Через окно донесся гудок сирены — наверно, в порт входил корабль, и мне вдруг безумно захотелось быть его пассажиром, въезжать в незнакомый город под названием Лисабон, откуда я позвоню незнакомой женщине и сообщу ей о новом переводе Фернандо Песоа, и женщина по имени Мария до Кармо придет в желтом платье в книжный магазин «Бертран», эта женщина любила фадо и сефардские блюда, и я это уже знал, но тот, что с борта корабля глядит на Лисабон, еще не знает, и, хотя с ним случится то же самое, ему все будет внове. Да, права была Мария до Кармо, saudade — не просто слово, это категория духа. Тоже своего рода перевертыш.

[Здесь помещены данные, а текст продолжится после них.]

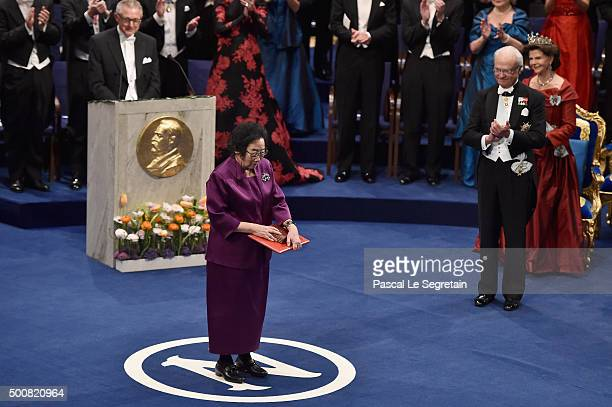 Chief Professor Tu Youyou laureate of the Nobel Prize in Physiology or Medicine acknowledges applause after she received her Nobel Prize from King...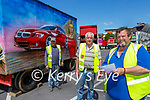 George Bird with r-l: Gerry Curry and Michael Mangan delighted to be back setting up the Bird's Amusements in Killarney on Tuesday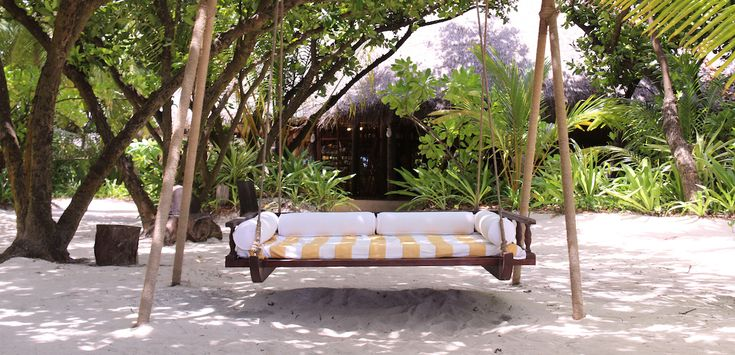 Relaxing hours on the traditional Swing at Coco Palm Dhuni Kolhu on the Maldives.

Нуно Менезес ди Сикейра наблюдал за мной молча и спокойно, теперь он был как будто удовлетворен. Сегодня Мария до Кармо вступила в новую жизнь, сказал я, может, хоть ненадолго оставим ее в покое. Он едва заметно кивнул, словно говоря: согласен, именно это я и хотел вам предложить, тогда я произнес: пожалуй, нам больше нечего сказать друг другу, он позвонил в колокольчик, явился слуга в полосатой куртке, Домингос, сеньор уходит, слуга посторонился, пропуская меня, минутку, спохватился Нуно Менезес ди Сикейра, Мария до Кармо оставила вам вот это. Он протянул мне письмо, взяв его с маленького серебряного подноса, стоявшего на столике рядом с его креслом, я сунул письмо в карман и был уже в дверях, когда Нуно Менезес ди Сикейра снова меня окликнул: знаете, мне вас жаль, мне вас тоже, ответил я, хотя оттенки наших чувств, скорей всего, различны. Спустившись по каменной лестнице, я вышел под знойное лисабонское солнце, мимо проходило свободное такси, и я взмахнул рукой.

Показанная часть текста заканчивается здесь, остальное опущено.